Magpies have long been a nemesis for cyclists. Solutions range from ice-cream containers, to cable ties, to googly eyes, with varying levels of success.

But this year it seems that they are particularly nasty.

“It does seem that they are targeting the head and eyes,” explained Dr Crock.

“if you see one coming at you, put your hands up.”

For those with an avian aversion, an alternate route can be planned by consulting Wildlife Victoria’s map of swooping birds.

But Dr.
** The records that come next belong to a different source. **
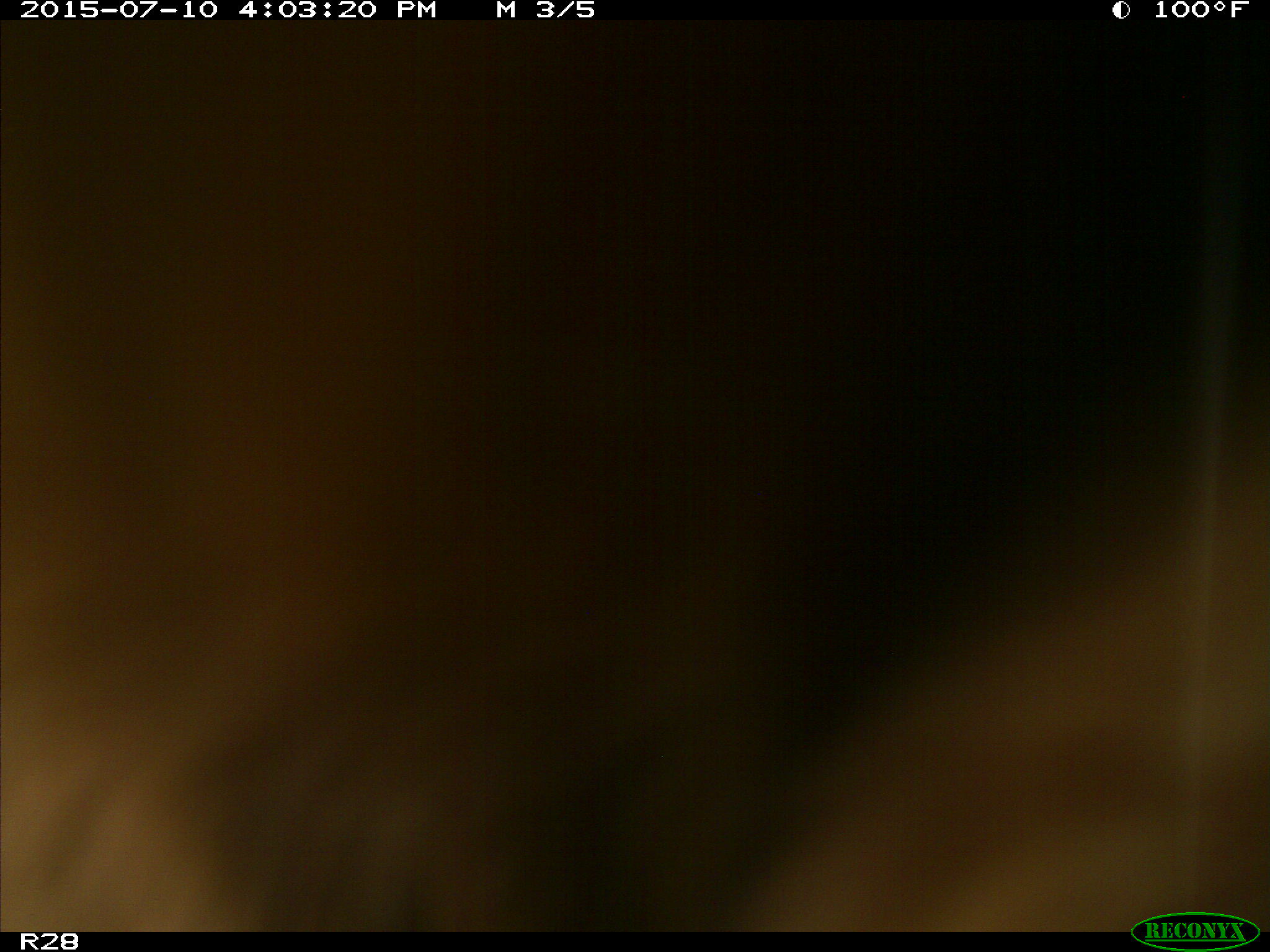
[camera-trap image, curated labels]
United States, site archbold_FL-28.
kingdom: Animalia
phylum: Chordata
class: Mammalia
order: Artiodactyla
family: Bovidae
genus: Bos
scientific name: Bos taurus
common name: domestic cow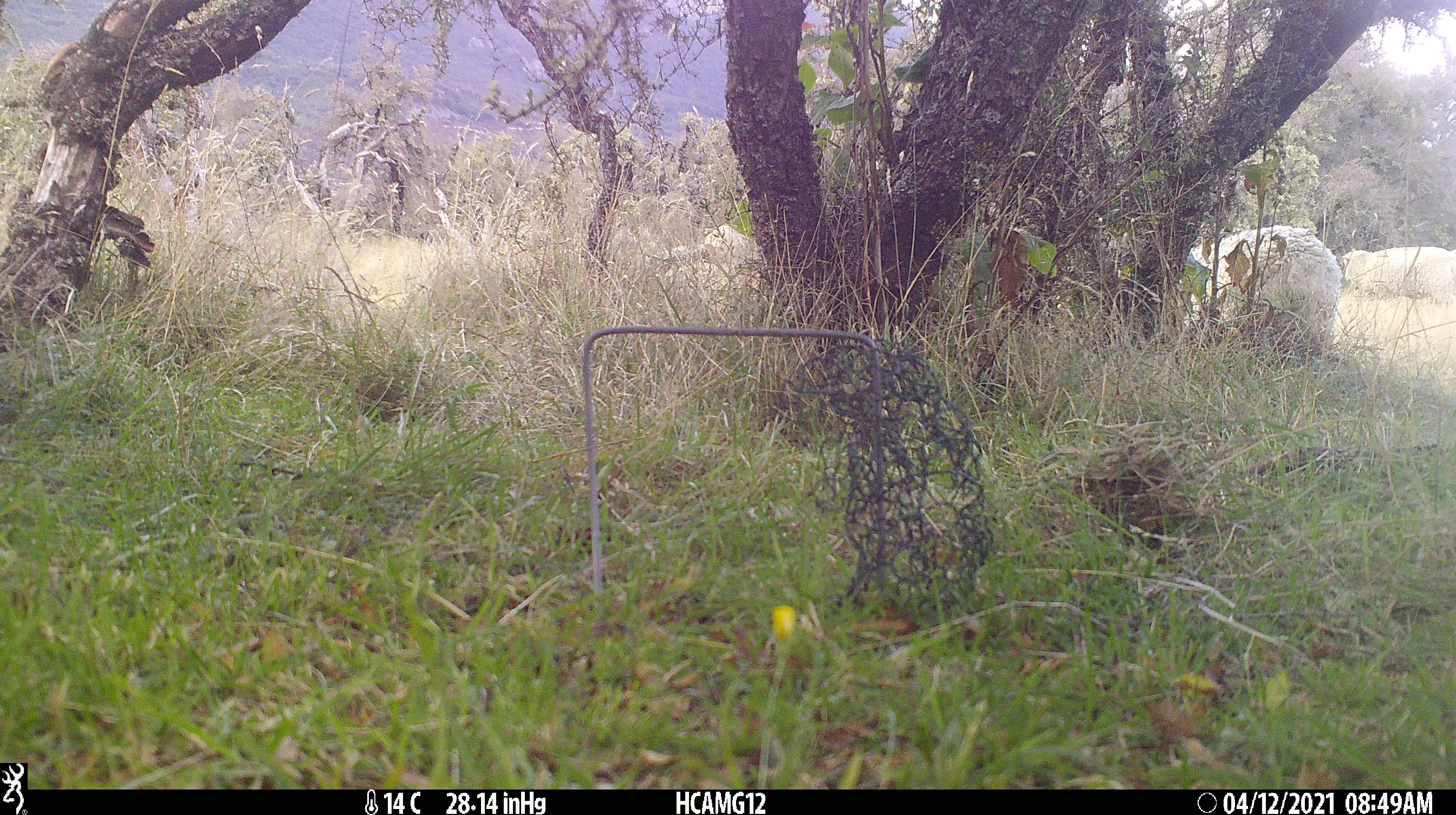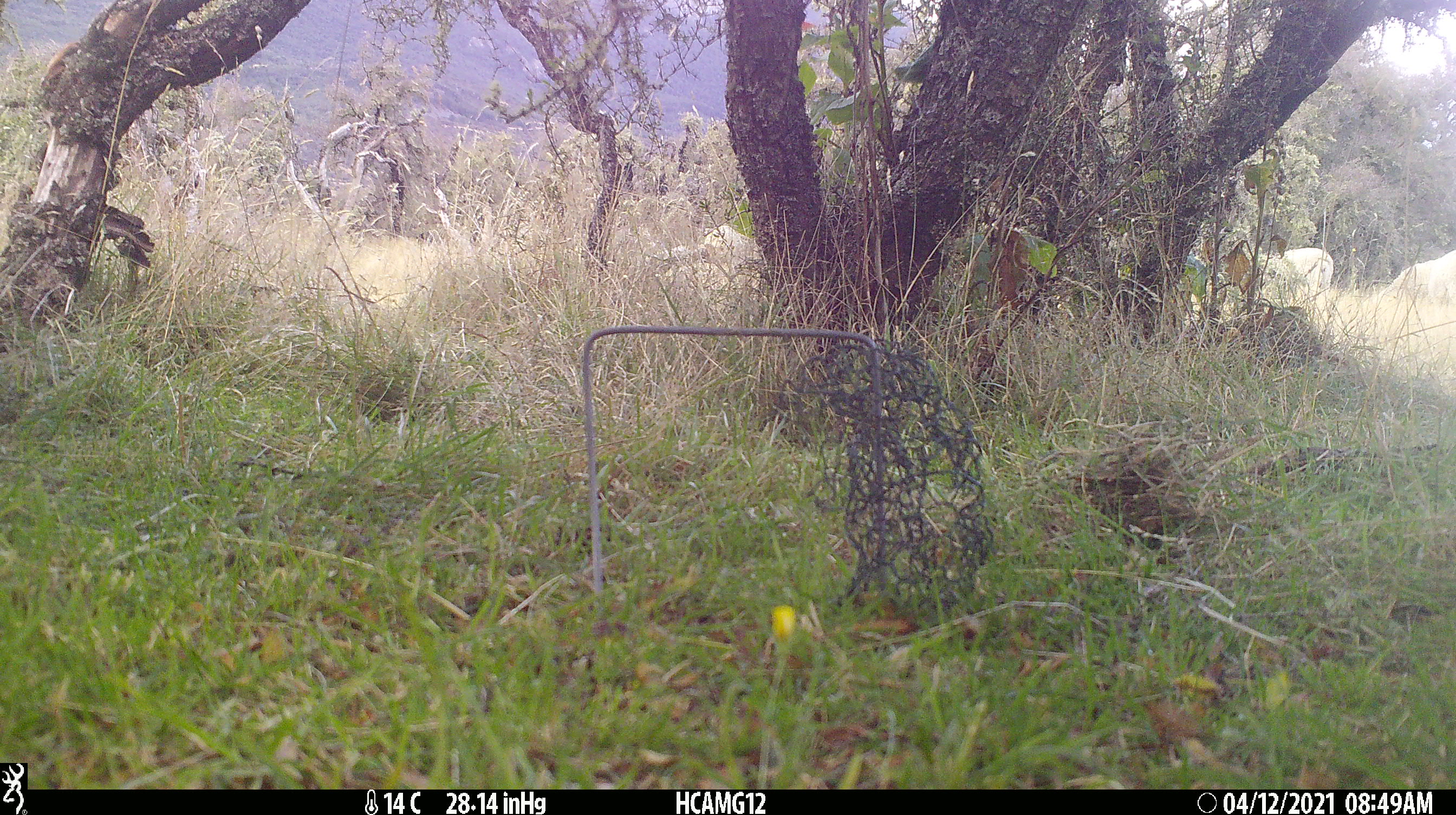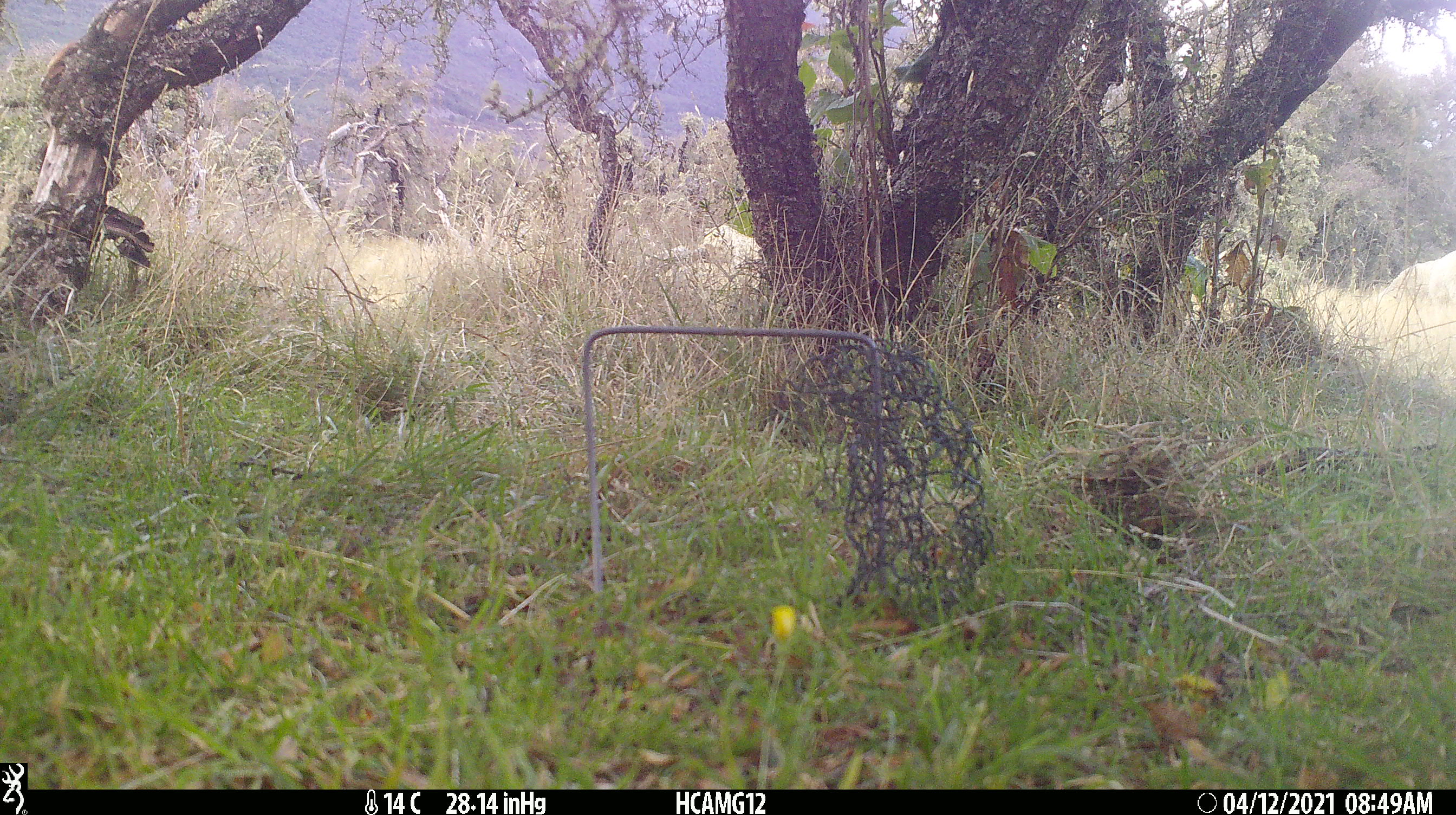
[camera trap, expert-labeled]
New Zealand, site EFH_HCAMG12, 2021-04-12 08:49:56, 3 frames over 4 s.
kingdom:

Crock had some of the hotspots on hand.

“We’ve had a lot of cases from Lonsdale Street – there seems to be a particularly angry bird around there,” she said.

“Also (be careful on) Punt Road, Lygon Street and Heffernan Lane in the CBD.”

What can you do to avoid the swooping season unscathed?

As expected, much of the advice is varied and contradictory — speed up, slow down, travel in groups, go solo, get off your bike and walk, don’t get off your bike.

The best tactic it seems is ‘know your enemy’.

Magpies are smart, extremely territorial and will swoop riders from up to 100m away from their nest. Almost all attacks are made by male birds that see people who ride or walk as a threat to their young.

This means that they swoop anywhere and everywhere – in urban and rural areas, in parks and gardens, along bike paths and in schools.

While the wacky ideas may work for some, our advice to avoid a beak in the head (or eye) is to show these birds and our wildlife the respect they deserve.

Know the swooping areas, give these birds space and take a detour where you can—at least until they get their young out of the nest.